Company News

How Circle K Pulls Off ‘Standardized Localization’

Convenience retailer finding foodservice success despite strategic contradictions
Photograph courtesy of Alimentation Couche-Tard

CHICAGO — Circle K is focusing on food as one of the major ways it is transforming itself from a traditional convenience store chain to a destination retailer, according to Kevin Lewis, chief marketing officer for Laval, Quebec-based Alimentation Couche-Tard Inc.’s Circle K, who spoke with CSP Vice President of Retailer Relations Mitch Morrison in an Outlook Leadership Community Talks From the Top interview.

“It's no secret that Circle K has been behind, especially in North America, on the food side, despite some incredible capabilities in our European organization,” Lewis said. But despite Couche-Tard’s acquisition of c-store foodservice success story Holiday, “that hasn't been a strength of our portfolio here in North America.”

Nevertheless, the company recently launched its Fresh Food Fast program essentially “as an app store,” said Lewis. “a standardized hardware platform [into which] we can put a lot of different software—different food types, different meal occasions.”

Couche-Tard’s foodservice program is built around three pillars: good food, done in a way that's operationally easy and profitable and with the ability to be customized at a store level or store cluster level. It has “a standardized platform that really allows us to personalize and customize the offer almost at the flip of the switch, without having to retrain the tens of thousands of people around the country to make it happen,” he said.

But customization and standardization are contradictory, he acknowledged. How does a retailer create a standardized model that allows for customization, for “standardized localization”?

“One of the things that simultaneously, I think, is the most incredible and wonderful and the most frustrating, is our decentralized model here at Couche-Tard,” said Lewis. “What happens, happens in our individual business units. Candidly, I and my colleagues are the least important folks in this business. Our folks who at the end of the day are responsible and accountable for our [profits] and delivering that customer experience locally, are really the folks we're all here to support. So the question is really, when do we decide to actually violate in some ways what has made us successful?”

Lewis said that Couche-Tard has learned that “there are times when holding hands across business units simply allows us to do things that we couldn't do if we did them individually, or where the consumer experience is so dependent on holding hands, that we'd be silly to fragment.”
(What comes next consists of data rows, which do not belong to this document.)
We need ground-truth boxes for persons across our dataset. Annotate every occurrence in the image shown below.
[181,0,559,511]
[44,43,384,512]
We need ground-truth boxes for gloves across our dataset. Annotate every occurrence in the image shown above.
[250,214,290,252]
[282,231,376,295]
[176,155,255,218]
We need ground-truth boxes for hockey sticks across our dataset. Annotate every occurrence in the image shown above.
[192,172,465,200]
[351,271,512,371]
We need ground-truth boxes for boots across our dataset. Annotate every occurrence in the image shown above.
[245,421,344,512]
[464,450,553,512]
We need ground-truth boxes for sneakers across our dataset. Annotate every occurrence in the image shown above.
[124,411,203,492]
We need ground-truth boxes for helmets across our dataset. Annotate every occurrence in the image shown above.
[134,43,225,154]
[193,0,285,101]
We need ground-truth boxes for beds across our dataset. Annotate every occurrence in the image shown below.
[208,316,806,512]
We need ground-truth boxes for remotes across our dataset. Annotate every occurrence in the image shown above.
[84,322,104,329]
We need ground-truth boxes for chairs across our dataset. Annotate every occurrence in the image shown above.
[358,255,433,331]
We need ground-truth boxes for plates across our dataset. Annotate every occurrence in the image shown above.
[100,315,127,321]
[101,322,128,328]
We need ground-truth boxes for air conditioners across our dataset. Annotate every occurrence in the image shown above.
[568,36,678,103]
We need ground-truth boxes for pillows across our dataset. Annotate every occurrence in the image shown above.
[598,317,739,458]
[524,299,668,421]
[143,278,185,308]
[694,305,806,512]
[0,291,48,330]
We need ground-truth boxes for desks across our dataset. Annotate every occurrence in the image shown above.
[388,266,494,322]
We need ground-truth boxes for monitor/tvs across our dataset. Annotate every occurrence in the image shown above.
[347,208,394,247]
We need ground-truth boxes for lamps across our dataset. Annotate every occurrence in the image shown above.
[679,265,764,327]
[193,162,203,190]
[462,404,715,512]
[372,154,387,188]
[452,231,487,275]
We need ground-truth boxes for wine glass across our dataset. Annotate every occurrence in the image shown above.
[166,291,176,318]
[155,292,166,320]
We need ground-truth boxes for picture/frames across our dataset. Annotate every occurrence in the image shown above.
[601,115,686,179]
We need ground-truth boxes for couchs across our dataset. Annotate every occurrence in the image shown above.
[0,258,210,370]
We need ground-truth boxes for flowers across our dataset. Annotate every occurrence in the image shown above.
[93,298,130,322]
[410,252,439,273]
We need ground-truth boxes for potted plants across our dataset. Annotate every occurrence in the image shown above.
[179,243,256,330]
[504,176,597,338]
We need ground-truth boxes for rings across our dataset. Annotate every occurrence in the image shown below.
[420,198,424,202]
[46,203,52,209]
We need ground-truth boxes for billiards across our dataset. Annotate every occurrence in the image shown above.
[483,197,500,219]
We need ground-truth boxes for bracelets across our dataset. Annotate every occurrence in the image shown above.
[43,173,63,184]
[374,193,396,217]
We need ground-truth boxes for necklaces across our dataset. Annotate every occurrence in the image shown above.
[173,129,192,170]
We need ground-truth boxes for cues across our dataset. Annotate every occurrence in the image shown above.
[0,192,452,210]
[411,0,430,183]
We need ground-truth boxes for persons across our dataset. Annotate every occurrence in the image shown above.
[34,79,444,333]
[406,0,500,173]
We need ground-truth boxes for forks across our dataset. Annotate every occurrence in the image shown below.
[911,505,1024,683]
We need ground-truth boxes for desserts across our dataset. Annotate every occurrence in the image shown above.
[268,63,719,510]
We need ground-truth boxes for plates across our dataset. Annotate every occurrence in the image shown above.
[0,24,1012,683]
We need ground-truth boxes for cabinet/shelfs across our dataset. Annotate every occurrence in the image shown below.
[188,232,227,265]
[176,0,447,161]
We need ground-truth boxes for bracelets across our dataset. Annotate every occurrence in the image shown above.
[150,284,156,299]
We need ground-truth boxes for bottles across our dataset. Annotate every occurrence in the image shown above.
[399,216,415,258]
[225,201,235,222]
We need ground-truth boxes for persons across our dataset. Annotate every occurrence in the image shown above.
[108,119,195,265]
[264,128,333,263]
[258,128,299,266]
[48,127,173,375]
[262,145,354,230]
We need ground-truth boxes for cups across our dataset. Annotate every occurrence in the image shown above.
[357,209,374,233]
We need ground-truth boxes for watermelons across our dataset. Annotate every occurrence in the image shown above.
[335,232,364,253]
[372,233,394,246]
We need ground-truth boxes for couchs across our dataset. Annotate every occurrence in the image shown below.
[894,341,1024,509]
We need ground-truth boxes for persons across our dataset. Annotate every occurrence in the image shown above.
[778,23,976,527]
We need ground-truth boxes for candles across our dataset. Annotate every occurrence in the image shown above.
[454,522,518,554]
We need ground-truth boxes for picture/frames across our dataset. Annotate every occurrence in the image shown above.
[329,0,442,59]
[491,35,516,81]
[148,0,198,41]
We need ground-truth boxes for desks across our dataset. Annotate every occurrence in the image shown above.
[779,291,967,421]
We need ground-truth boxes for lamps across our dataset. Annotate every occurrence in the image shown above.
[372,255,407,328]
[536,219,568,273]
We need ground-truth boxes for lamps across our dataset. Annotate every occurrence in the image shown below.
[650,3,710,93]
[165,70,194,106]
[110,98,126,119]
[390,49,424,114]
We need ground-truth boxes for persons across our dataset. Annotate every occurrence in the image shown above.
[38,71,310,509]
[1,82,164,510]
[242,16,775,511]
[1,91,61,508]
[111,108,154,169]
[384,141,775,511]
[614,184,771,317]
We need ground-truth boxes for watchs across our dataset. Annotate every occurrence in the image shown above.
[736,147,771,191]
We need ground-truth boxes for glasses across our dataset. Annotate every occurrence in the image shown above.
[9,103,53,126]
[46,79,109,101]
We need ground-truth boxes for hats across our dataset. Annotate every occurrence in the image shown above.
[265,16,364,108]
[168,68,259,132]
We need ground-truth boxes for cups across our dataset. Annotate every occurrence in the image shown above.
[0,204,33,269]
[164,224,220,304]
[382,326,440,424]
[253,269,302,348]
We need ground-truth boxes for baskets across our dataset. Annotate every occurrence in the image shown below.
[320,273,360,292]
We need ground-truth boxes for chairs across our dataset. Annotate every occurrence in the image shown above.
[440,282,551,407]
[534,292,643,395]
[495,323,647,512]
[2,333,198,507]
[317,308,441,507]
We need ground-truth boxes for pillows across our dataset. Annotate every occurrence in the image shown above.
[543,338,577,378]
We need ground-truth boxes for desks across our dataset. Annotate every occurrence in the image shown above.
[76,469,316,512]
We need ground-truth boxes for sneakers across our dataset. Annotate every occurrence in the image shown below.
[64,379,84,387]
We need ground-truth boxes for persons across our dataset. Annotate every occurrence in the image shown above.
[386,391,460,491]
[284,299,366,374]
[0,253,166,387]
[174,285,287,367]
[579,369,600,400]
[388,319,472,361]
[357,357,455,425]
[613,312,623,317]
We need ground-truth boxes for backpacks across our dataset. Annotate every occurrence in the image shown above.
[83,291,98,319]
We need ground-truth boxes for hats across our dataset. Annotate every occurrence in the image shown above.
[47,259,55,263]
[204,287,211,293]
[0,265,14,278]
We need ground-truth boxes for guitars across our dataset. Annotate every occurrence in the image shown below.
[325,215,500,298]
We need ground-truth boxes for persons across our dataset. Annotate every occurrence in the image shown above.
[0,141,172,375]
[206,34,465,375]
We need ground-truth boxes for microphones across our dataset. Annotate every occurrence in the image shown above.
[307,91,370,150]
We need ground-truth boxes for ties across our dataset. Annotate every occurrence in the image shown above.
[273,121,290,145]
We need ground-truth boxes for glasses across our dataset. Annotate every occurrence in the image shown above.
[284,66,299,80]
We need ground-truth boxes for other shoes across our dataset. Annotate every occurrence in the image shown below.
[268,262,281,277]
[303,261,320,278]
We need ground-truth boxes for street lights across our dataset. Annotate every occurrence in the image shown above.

He cites loyalty as an example. “You wouldn't have 20 different loyalty programs distributed across the country, different by geography,” he said.

But with a common Circle K brand, the company wants to ensure that what it represents, that the promise is consistent. “Over the last few years, we've started to connect the dots on stuff that touches the customer, whether it's our new coffee program, whether it's food, our data and analytics capabilities, but also our fuel brand, our innovation pipeline, places where scale matters or capability is scarce,” said Lewis. “Those are the places that we really start to hold hands. And the model again is our local folks are the ones on the front lines. The default setting is that they're going to do it. And if they need help, they'll ask.”

He added that local stores don’t have to use what corporate develops. “If we have a crappy coffee program, or if the food program isn't working as it should, they don't have to participate. We have a pull rather than push model.” He describes it as a “healthy tension, the check and balance.”

“What needs to be standardized are the core principles underneath the program, the fresh, the convenient, the value. Those pieces have to be common,” said Lewis. “If at the end of the day, consumers here in Charlotte want barbecue, and our consumers in Texas want tacos and in California they want organic, great. We don't see standardization as the goal. We see the standardization of the platform as the goal.”

  • To join the Outlook Leadership Community and to hear more regarding Circle K’s foodservice strategy, as well as its electric-vehicle charging and combustible fuel, frictionless checkout and CBD and cannabis strategies, click here.

Laval, Quebec-based Couche-Tard—which isNo. 2 on CSP’s 2020 Top 202 ranking of U.S. c-store chains by size—consists of a network of approximately 9,275 c-stores in North America, primarily under the Circle K brand. It also operates a retail network in Scandinavia, Ireland, Poland, the Baltics and Russia that includes more than 2,700 stores and unmanned automated fuel stations. And under licensing agreements, close to 2,350 stores operate under the Circle K banner in 15 other countries and territories (Cambodia, Egypt, Guam, Guatemala, Honduras, Hong Kong, Indonesia, Jamaica, Macau, Mexico, Mongolia, New Zealand, Saudi Arabia, the United Arab Emirates and Vietnam), which brings Couche-Tard’s worldwide total network to more than 14,300 stores.